*黒い蜘蛛(くも)
手と手をつないだスグリとタルトは、「一つの夢」をのぞいていた。
夢に出てきたベットの上の老人は、誰かに向かってぽつりぽつりと話し始めた。
* * *
ああ、こう……あっさり死ねんものですかな。痛くもなく、苦しくもなく、寿命の尽きた虫が土に還るように……。
……ああ、すみませんな、お若いかた。老いぼれのぐちなど、お若いあなたには分かりませんよな。しかしこうして老いさらばえて、病院暮らしも長くなると……そういうことまで考えますな。

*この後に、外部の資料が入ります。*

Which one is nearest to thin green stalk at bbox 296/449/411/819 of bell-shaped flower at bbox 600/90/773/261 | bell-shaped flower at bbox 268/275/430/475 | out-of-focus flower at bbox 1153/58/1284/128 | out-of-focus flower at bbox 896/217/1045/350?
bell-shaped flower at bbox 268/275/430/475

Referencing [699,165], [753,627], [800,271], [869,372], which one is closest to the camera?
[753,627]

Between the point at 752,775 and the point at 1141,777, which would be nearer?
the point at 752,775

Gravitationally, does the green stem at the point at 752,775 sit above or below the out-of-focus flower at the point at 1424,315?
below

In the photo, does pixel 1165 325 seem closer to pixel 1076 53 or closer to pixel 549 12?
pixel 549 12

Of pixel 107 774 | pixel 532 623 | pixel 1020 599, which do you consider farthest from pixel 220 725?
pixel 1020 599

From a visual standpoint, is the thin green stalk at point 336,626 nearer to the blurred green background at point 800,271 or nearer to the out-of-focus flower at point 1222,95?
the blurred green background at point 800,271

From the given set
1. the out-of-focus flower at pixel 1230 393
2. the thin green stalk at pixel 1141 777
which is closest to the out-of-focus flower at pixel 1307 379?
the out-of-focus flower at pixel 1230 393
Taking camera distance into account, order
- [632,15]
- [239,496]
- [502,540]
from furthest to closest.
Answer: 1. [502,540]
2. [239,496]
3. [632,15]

え? 体の具合ですか? ええ、今日はだいぶ調子が良いですよ。
え、はい? しばらくこうして居ていただける? それは嬉しい。なんせこうして横になるだけが仕事の身には、時間の経つのが遅うて遅うて……。
……ここにこうして寝ていると、祖母のことを思い出します。わたしが数えで十七の年、病で亡くなったんですが……。寝たきりになって数年後に「クモがおる」と言いだしましてな。
ほら、クモです、クモ……八本脚のあの虫ですよ。
「黒いクモがそこにおる」「とって潰してくれ」と祖母は毎日言うのです。しおれた指で指さす先には、クモも何にも居やしません。ごみの一つも落ちてはいない。

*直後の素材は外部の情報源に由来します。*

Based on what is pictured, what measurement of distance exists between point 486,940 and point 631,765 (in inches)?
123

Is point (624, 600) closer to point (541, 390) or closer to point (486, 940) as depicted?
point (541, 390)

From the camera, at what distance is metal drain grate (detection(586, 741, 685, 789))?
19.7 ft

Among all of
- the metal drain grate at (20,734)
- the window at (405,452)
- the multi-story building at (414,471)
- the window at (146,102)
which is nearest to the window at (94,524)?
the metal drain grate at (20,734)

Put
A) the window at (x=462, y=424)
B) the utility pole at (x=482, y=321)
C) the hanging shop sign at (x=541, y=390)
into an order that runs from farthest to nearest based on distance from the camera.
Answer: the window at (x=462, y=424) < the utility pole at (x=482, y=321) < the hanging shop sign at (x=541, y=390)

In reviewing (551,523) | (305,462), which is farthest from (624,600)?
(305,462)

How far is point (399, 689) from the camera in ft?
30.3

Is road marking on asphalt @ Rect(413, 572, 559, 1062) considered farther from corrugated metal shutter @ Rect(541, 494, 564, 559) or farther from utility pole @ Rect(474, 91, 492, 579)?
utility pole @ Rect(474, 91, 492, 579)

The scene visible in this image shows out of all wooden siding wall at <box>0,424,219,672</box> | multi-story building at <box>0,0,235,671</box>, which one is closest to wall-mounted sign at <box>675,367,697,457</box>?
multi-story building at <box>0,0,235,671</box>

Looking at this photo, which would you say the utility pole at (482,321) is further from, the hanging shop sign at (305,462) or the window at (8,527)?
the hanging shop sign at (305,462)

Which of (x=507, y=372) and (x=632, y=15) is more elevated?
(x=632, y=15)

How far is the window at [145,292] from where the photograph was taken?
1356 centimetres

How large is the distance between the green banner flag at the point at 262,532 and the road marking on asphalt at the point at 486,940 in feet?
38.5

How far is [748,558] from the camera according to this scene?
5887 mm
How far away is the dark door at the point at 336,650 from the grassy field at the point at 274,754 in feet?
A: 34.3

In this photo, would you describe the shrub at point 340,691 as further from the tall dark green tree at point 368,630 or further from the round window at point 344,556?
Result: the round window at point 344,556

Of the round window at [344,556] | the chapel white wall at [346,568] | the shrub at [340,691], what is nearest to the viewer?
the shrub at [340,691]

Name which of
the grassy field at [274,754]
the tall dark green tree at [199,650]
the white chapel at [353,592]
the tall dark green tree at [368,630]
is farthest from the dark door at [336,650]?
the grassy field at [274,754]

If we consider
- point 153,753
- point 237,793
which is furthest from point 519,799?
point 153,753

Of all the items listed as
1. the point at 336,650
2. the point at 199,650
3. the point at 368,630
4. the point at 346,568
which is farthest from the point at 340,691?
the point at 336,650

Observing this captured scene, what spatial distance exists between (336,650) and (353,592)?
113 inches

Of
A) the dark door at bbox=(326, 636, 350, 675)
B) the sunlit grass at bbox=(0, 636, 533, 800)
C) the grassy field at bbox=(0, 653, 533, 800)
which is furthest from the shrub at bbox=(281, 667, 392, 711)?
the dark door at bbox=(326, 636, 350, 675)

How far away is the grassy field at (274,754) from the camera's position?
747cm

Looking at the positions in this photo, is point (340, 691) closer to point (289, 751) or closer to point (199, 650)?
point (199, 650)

ははあ、祖母はきっと幻覚を見ているんだな。そう思った家族のものは、みんなクモのいるふりをしたのです。ちり紙を持って、ふっとものを捕らえてくるりと潰す真似をして……。
「うわ、本当に大きなクモだ!」
「それ! ……おばあちゃん、もう大丈夫、クモはきちんとやっつけたから!」
それはまあ、みんなで下手な芝居をして……。祖母はその時は黙ってうなずいて微笑うんですが、十五分もしない内に「ほれ、そこにクモがおる」……。看病疲れに重なって、全員本当はぐったりでした。
そんな日が、ひと月ふた月続いたでしょうか。
その日はみな他に大事な用事があって出かけざるを得なくって、私と祖母が留守番でした。祖母はそのころはようやく病も落ちついたと見え、小春日和の日ざしにうとうと。私も祖母の枕もとでこっくりと。

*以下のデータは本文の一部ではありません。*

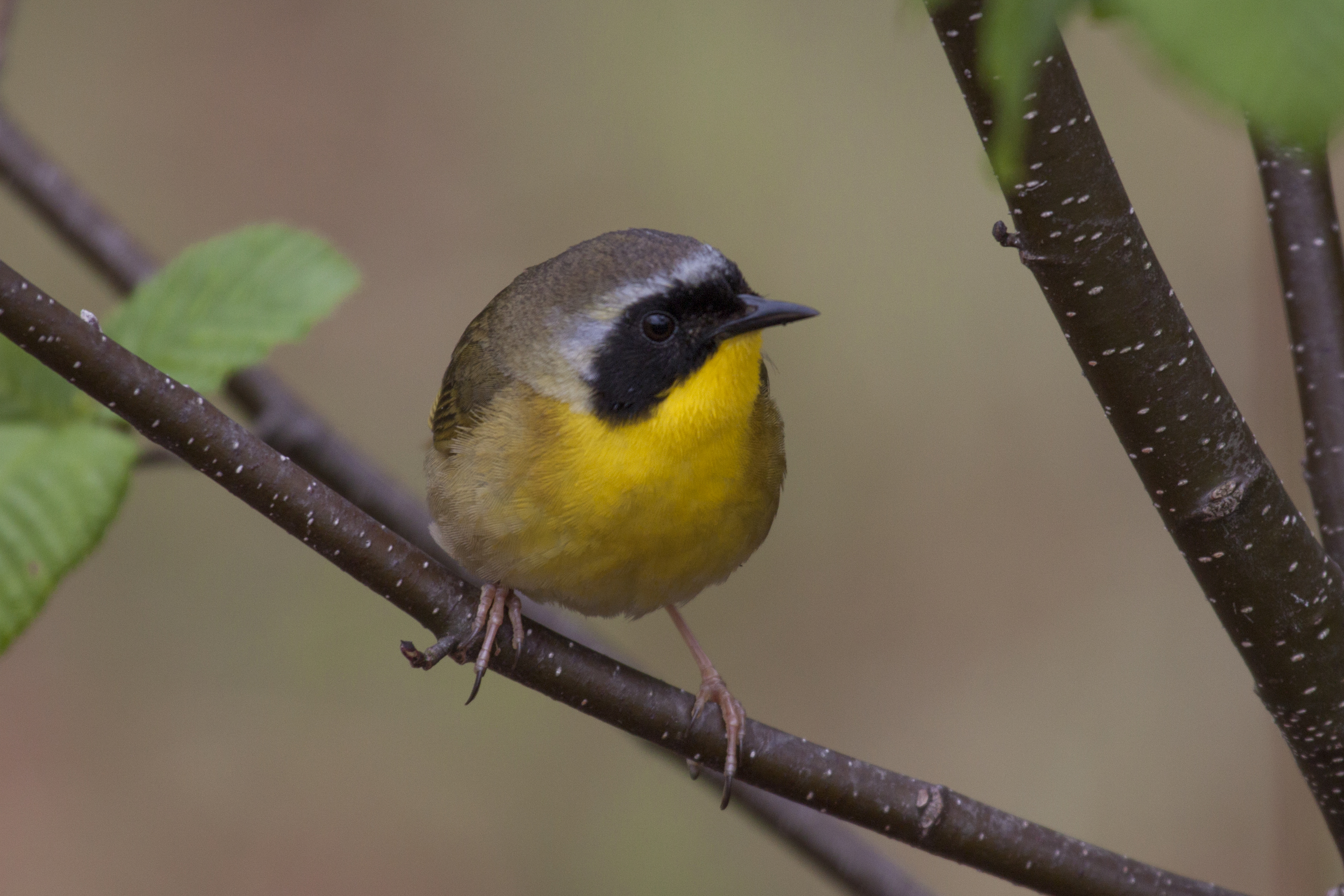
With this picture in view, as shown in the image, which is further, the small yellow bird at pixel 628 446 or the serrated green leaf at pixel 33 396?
the small yellow bird at pixel 628 446

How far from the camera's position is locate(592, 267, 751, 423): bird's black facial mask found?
334cm

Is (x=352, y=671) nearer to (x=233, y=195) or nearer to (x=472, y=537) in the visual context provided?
(x=233, y=195)

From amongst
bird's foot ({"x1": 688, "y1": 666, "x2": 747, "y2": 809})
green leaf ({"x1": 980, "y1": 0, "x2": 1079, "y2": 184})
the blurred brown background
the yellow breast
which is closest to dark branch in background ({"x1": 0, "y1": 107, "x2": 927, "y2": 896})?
the yellow breast

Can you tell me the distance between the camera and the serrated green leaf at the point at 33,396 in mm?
3127

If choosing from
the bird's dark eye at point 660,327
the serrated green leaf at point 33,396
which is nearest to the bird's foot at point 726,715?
the bird's dark eye at point 660,327

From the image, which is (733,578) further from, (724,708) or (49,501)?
(49,501)

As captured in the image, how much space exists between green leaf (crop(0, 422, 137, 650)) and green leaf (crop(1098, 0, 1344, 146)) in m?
2.47

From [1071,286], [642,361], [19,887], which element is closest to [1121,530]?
[642,361]

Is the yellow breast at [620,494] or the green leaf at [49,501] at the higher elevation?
the yellow breast at [620,494]

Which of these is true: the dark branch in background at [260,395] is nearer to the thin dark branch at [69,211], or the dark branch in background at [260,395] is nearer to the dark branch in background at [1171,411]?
the thin dark branch at [69,211]

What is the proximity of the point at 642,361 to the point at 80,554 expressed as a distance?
1.39 metres

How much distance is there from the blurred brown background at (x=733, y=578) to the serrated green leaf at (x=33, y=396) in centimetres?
409

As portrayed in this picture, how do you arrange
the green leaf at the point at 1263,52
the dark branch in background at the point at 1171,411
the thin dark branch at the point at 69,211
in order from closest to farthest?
the green leaf at the point at 1263,52, the dark branch in background at the point at 1171,411, the thin dark branch at the point at 69,211

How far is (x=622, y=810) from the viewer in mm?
7086
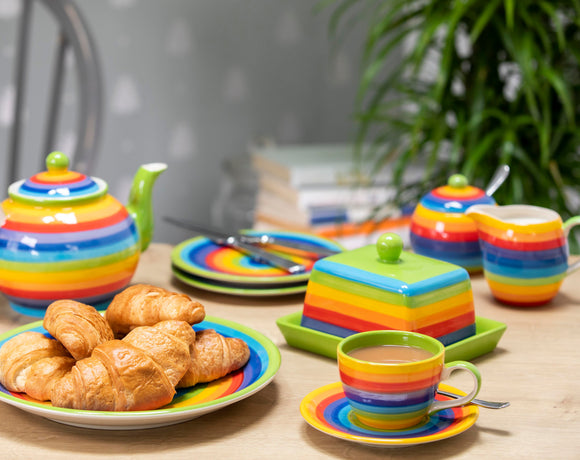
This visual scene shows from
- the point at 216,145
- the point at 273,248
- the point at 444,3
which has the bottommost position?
the point at 216,145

と、祖母がゆっくり目を開いて、窓ぎわあたりをしおれた指でさしたのです。
「クモがおる」
「黒い大きなクモがおる」
私は心得て、ちり紙を手に窓の方へと近づきました。
いつもならそのへんでもう祖母は安心しかかるのですが、その時の祖母は違いました。しおれた指ががくがくがくがく震え出して、慄いたような声音でずっと謳うのです。
「クモがおる、クモがおる、クモがおる」「黒いのがおる、ずぅううっと背が伸びた、大きくなった、大きいのが……わしを、わしを……」
私はちり紙を持ったまま、窓ぎわあたりをうかがいました。
――何も無い。確かに何も無いのですが、祖母の口ぶりがあんまりにも恐ろしげで、我知らずぞうっとしてどうにも身動きがとれません。情けなく固まっている間に、祖母の言葉が途切れました。
あわてて近づくと、祖母はもう目を瞑っていました……口から泡を吹いていました。
その次のつぎの夜がお通夜でな。……
……なに、幻覚といえば片づきます。死ぬ前のいささか物騒な幻覚、そう言ってしまえばそれでおしまいなのですが……。
けれども私は思うのです。あの時ちゃんと芝居をして、クモを捕えて潰すふりをしていたら。祖母はもう少しでも、長生きができたんじゃなかろうかと……はは、こんなくたばりぞこないの老爺になってまで思うのですよ。
いやいや、おかしな昔話をお聞かせして申し訳ない。
……ああ、看護婦さん。
それ、そこの窓ぎわにクモがおります……黒い大きなクモがおります。申し訳ないが、捕って潰してくださらんか?
* * *
――そうしてふっと気がつくと、タルトとスグリは「夢の世界」に立っていた。見渡す限り何もない、ただ白い霧のような靄のようなものが一面に漂っている空間で、二人は手と手をつないでいた。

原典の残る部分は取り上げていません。